Exercise brief -
Render every line of the material below as a JSON list of strings, one string per line, skipping blank lines and leaving out the pictures.

═════ Provided records ═════

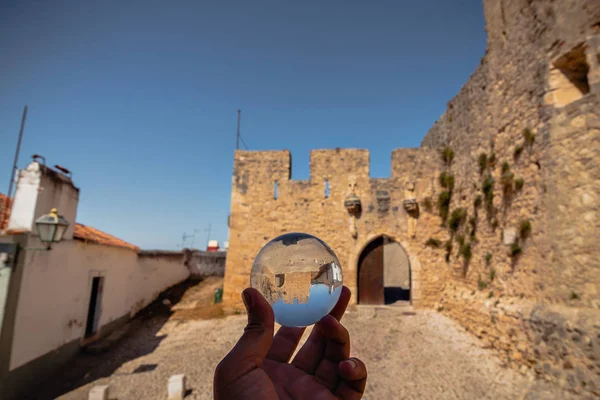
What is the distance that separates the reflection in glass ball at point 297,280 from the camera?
1638 millimetres

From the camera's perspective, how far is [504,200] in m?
6.95

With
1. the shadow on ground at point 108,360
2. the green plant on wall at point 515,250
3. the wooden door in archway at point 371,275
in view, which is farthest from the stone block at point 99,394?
the green plant on wall at point 515,250

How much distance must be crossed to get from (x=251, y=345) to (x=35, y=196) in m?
Result: 7.34

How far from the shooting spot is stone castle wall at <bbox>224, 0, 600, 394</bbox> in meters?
4.99

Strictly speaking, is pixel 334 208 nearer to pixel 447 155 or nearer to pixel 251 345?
pixel 447 155

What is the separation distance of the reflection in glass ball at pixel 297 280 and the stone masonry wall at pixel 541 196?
491 cm

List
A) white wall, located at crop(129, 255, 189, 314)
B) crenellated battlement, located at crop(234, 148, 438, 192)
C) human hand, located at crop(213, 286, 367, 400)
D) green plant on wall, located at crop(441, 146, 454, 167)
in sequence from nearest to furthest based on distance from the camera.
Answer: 1. human hand, located at crop(213, 286, 367, 400)
2. green plant on wall, located at crop(441, 146, 454, 167)
3. crenellated battlement, located at crop(234, 148, 438, 192)
4. white wall, located at crop(129, 255, 189, 314)

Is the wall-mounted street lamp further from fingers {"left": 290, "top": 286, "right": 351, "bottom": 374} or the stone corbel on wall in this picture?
the stone corbel on wall

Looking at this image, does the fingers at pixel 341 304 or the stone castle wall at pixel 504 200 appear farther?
the stone castle wall at pixel 504 200

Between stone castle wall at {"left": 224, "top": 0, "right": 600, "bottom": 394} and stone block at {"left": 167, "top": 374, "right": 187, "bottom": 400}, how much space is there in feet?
17.5

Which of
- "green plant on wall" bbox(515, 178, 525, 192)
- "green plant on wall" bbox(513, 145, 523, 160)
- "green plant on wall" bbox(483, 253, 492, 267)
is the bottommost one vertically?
"green plant on wall" bbox(483, 253, 492, 267)

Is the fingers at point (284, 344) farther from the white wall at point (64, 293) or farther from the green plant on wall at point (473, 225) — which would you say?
the green plant on wall at point (473, 225)

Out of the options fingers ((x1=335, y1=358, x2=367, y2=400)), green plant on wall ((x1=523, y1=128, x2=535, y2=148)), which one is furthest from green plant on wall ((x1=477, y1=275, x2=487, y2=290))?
fingers ((x1=335, y1=358, x2=367, y2=400))

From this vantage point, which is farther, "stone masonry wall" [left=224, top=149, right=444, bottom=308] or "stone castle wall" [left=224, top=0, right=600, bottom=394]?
"stone masonry wall" [left=224, top=149, right=444, bottom=308]
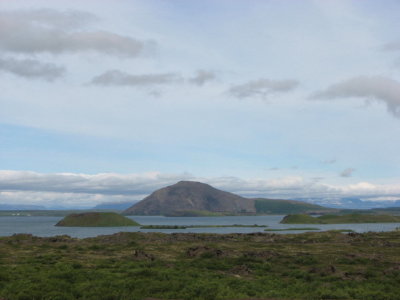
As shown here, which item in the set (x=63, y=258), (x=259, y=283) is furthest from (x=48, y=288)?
(x=63, y=258)

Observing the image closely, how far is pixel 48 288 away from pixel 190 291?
1234 centimetres

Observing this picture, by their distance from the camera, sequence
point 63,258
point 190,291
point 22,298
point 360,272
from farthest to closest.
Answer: point 63,258 < point 360,272 < point 190,291 < point 22,298

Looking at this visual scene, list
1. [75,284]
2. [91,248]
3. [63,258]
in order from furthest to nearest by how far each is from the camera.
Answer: [91,248]
[63,258]
[75,284]

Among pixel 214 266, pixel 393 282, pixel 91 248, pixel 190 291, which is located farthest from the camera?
pixel 91 248

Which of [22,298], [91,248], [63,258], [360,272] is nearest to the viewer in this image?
[22,298]

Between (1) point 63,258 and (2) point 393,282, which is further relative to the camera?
(1) point 63,258

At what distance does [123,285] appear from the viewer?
120ft

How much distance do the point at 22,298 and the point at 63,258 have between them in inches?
1024

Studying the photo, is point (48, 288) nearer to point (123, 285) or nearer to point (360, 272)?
point (123, 285)

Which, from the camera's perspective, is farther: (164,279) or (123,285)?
(164,279)

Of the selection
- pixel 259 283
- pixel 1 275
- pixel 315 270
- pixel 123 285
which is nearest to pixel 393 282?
pixel 315 270

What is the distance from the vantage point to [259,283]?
39.0 meters

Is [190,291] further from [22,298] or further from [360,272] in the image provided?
[360,272]

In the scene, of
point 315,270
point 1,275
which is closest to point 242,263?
point 315,270
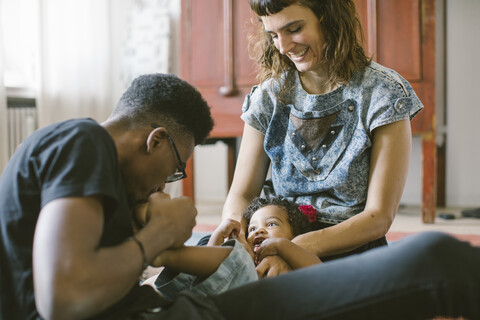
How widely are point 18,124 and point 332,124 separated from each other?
2.30m

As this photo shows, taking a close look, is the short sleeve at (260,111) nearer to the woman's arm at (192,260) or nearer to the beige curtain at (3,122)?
the woman's arm at (192,260)

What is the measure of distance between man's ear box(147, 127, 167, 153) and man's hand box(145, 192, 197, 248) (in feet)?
0.32

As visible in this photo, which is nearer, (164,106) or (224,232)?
(164,106)

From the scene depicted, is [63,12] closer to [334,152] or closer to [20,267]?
[334,152]

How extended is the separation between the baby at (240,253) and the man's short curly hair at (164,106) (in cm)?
25

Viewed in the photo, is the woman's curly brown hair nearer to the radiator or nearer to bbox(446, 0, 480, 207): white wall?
the radiator

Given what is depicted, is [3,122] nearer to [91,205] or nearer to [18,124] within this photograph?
[18,124]

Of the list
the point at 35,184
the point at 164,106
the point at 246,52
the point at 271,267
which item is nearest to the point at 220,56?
the point at 246,52

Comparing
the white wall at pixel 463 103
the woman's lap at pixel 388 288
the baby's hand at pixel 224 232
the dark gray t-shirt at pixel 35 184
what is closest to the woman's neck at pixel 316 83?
the baby's hand at pixel 224 232

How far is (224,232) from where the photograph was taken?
51.4 inches

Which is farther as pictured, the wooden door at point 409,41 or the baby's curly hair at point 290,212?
the wooden door at point 409,41

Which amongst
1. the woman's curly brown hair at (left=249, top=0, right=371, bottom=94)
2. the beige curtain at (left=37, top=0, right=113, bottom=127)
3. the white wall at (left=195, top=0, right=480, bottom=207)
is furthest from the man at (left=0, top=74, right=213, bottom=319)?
the white wall at (left=195, top=0, right=480, bottom=207)

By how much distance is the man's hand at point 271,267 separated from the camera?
1.19 m

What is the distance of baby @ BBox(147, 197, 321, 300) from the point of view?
3.35 ft
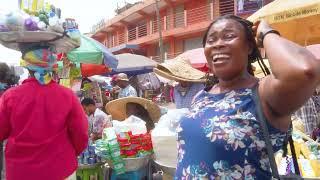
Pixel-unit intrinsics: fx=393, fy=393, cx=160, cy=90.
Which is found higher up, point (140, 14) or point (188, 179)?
point (140, 14)

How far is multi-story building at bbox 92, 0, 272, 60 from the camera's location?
2252 cm

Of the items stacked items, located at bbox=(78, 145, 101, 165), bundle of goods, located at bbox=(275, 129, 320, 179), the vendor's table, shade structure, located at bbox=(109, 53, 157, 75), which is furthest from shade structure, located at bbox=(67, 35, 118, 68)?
shade structure, located at bbox=(109, 53, 157, 75)

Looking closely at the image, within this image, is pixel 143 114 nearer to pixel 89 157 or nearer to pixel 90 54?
pixel 89 157

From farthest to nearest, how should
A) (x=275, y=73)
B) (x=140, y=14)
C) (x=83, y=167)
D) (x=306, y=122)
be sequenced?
(x=140, y=14) → (x=306, y=122) → (x=83, y=167) → (x=275, y=73)

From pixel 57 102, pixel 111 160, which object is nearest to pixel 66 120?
pixel 57 102

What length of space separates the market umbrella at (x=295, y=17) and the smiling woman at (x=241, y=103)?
197cm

═════

Result for this task -
[
  "What is the distance that separates the reflection in glass ball at point 297,280 from the camera?",
  "1638 millimetres",
  "From the camera's perspective, how far is [504,200] in m?",
  "6.95",
  "With",
  "1. the shadow on ground at point 108,360",
  "2. the green plant on wall at point 515,250",
  "3. the wooden door in archway at point 371,275",
  "in view, which is farthest from the stone block at point 99,394?",
  "the green plant on wall at point 515,250",
  "How much distance must be crossed to get from (x=251, y=345) to (x=35, y=196) in m?",
  "Result: 7.34",
  "How far from the shooting spot is stone castle wall at <bbox>224, 0, 600, 394</bbox> in meters?",
  "4.99",
  "Strictly speaking, is pixel 334 208 nearer to pixel 447 155 or nearer to pixel 251 345?",
  "pixel 447 155",
  "What is the separation distance of the reflection in glass ball at pixel 297 280 and the stone masonry wall at pixel 541 196?",
  "491 cm",
  "List",
  "A) white wall, located at crop(129, 255, 189, 314)",
  "B) crenellated battlement, located at crop(234, 148, 438, 192)",
  "C) human hand, located at crop(213, 286, 367, 400)",
  "D) green plant on wall, located at crop(441, 146, 454, 167)",
  "in sequence from nearest to furthest based on distance from the camera.",
  "Answer: 1. human hand, located at crop(213, 286, 367, 400)",
  "2. green plant on wall, located at crop(441, 146, 454, 167)",
  "3. crenellated battlement, located at crop(234, 148, 438, 192)",
  "4. white wall, located at crop(129, 255, 189, 314)",
  "Is the wall-mounted street lamp further from fingers {\"left\": 290, \"top\": 286, \"right\": 351, \"bottom\": 374} or the stone corbel on wall in this picture?",
  "the stone corbel on wall",
  "Looking at this image, does the fingers at pixel 341 304 or the stone castle wall at pixel 504 200 appear farther?",
  "the stone castle wall at pixel 504 200",
  "Between stone castle wall at {\"left\": 224, \"top\": 0, \"right\": 600, \"bottom\": 394} and stone block at {\"left\": 167, \"top\": 374, \"right\": 187, \"bottom\": 400}, how much space is there in feet?",
  "17.5",
  "Which of",
  "- \"green plant on wall\" bbox(515, 178, 525, 192)",
  "- \"green plant on wall\" bbox(513, 145, 523, 160)",
  "- \"green plant on wall\" bbox(483, 253, 492, 267)",
  "is the bottommost one vertically?",
  "\"green plant on wall\" bbox(483, 253, 492, 267)",
  "Is the fingers at point (284, 344) farther from the white wall at point (64, 293) or farther from the green plant on wall at point (473, 225) — which would you say?",
  "the green plant on wall at point (473, 225)",
  "Out of the options fingers ((x1=335, y1=358, x2=367, y2=400)), green plant on wall ((x1=523, y1=128, x2=535, y2=148)), which one is furthest from green plant on wall ((x1=477, y1=275, x2=487, y2=290))?",
  "fingers ((x1=335, y1=358, x2=367, y2=400))",
  "From this vantage point, which is farther, \"stone masonry wall\" [left=224, top=149, right=444, bottom=308] or \"stone castle wall\" [left=224, top=0, right=600, bottom=394]?",
  "\"stone masonry wall\" [left=224, top=149, right=444, bottom=308]",
  "As shown here, which item in the set (x=63, y=258), (x=259, y=283) is furthest from (x=48, y=288)?",
  "(x=63, y=258)",
  "Observing the image closely, how far is pixel 48 288 away from pixel 190 291?",
  "1234 centimetres",
  "Observing this picture, by their distance from the camera, sequence",
  "point 63,258",
  "point 190,291",
  "point 22,298",
  "point 360,272",
  "from farthest to closest.",
  "Answer: point 63,258 < point 360,272 < point 190,291 < point 22,298",
  "Looking at this visual scene, list",
  "1. [75,284]",
  "2. [91,248]",
  "3. [63,258]",
  "in order from furthest to nearest by how far each is from the camera.",
  "Answer: [91,248]",
  "[63,258]",
  "[75,284]",
  "Among pixel 214 266, pixel 393 282, pixel 91 248, pixel 190 291, which is located farthest from the camera?",
  "pixel 91 248",
  "Which of [22,298], [91,248], [63,258], [360,272] is nearest to the viewer in this image?",
  "[22,298]",
  "Between (1) point 63,258 and (2) point 393,282, which is further relative to the camera?",
  "(1) point 63,258",
  "At what distance does [123,285] appear from the viewer?",
  "120ft",
  "How much distance do the point at 22,298 and the point at 63,258 have between them in inches?",
  "1024",
  "Studying the photo, is point (48, 288) nearer to point (123, 285) or nearer to point (360, 272)?",
  "point (123, 285)",
  "Which, from the camera's perspective, is farther: (164,279) or (123,285)?",
  "(164,279)",
  "Of the selection",
  "- pixel 259 283",
  "- pixel 1 275",
  "- pixel 315 270",
  "- pixel 123 285",
  "which is nearest to pixel 393 282?",
  "pixel 315 270",
  "What is the distance from the vantage point to [259,283]?",
  "39.0 meters",
  "Is [190,291] further from [22,298] or further from [360,272] in the image provided?",
  "[360,272]",
  "In the scene, of",
  "point 315,270",
  "point 1,275",
  "which is closest to point 242,263?",
  "point 315,270",
  "How widely are point 18,124 and point 332,124 separated from each other?",
  "2.30m",
  "As this photo shows, taking a close look, is the short sleeve at (260,111) nearer to the woman's arm at (192,260) or nearer to the beige curtain at (3,122)?",
  "the woman's arm at (192,260)",
  "What is the measure of distance between man's ear box(147, 127, 167, 153) and man's hand box(145, 192, 197, 248) (in feet)?",
  "0.32",
  "As visible in this photo, which is nearer, (164,106) or (224,232)?",
  "(164,106)",
  "From the scene depicted, is [63,12] closer to [334,152] or closer to [20,267]?",
  "[334,152]",
  "How extended is the separation between the baby at (240,253) and the man's short curly hair at (164,106) (in cm)?",
  "25",
  "Viewed in the photo, is the woman's curly brown hair nearer to the radiator or nearer to bbox(446, 0, 480, 207): white wall?",
  "the radiator",
  "Given what is depicted, is [3,122] nearer to [91,205] or nearer to [18,124] within this photograph?",
  "[18,124]",
  "Of the list",
  "the point at 35,184",
  "the point at 164,106",
  "the point at 246,52",
  "the point at 271,267",
  "which item is nearest to the point at 220,56?",
  "the point at 246,52",
  "Comparing",
  "the white wall at pixel 463 103",
  "the woman's lap at pixel 388 288",
  "the baby's hand at pixel 224 232",
  "the dark gray t-shirt at pixel 35 184",
  "what is closest to the woman's neck at pixel 316 83?",
  "the baby's hand at pixel 224 232",
  "How far is (224,232) from where the photograph was taken?",
  "51.4 inches",
  "Which is farther as pictured, the wooden door at point 409,41 or the baby's curly hair at point 290,212?",
  "the wooden door at point 409,41",
  "Which amongst",
  "1. the woman's curly brown hair at (left=249, top=0, right=371, bottom=94)",
  "2. the beige curtain at (left=37, top=0, right=113, bottom=127)",
  "3. the white wall at (left=195, top=0, right=480, bottom=207)",
  "is furthest from the man at (left=0, top=74, right=213, bottom=319)?",
  "the white wall at (left=195, top=0, right=480, bottom=207)",
  "By how much distance is the man's hand at point 271,267 separated from the camera?",
  "1.19 m",
  "What is the distance of baby @ BBox(147, 197, 321, 300) from the point of view?",
  "3.35 ft",
  "Pixel-unit intrinsics: fx=393, fy=393, cx=160, cy=90.",
  "Which is found higher up, point (140, 14) or point (188, 179)?",
  "point (140, 14)",
  "How far is multi-story building at bbox 92, 0, 272, 60 from the camera's location?",
  "2252 cm",
  "Of the items stacked items, located at bbox=(78, 145, 101, 165), bundle of goods, located at bbox=(275, 129, 320, 179), the vendor's table, shade structure, located at bbox=(109, 53, 157, 75), which is furthest from shade structure, located at bbox=(67, 35, 118, 68)?",
  "shade structure, located at bbox=(109, 53, 157, 75)",
  "Looking closely at the image, within this image, is pixel 143 114 nearer to pixel 89 157 or nearer to pixel 90 54?",
  "pixel 89 157",
  "From farthest to nearest, how should",
  "A) (x=275, y=73)",
  "B) (x=140, y=14)",
  "C) (x=83, y=167)",
  "D) (x=306, y=122)",
  "be sequenced?",
  "(x=140, y=14) → (x=306, y=122) → (x=83, y=167) → (x=275, y=73)",
  "From pixel 57 102, pixel 111 160, which object is nearest to pixel 66 120?",
  "pixel 57 102",
  "What length of space separates the market umbrella at (x=295, y=17) and the smiling woman at (x=241, y=103)?",
  "197cm"
]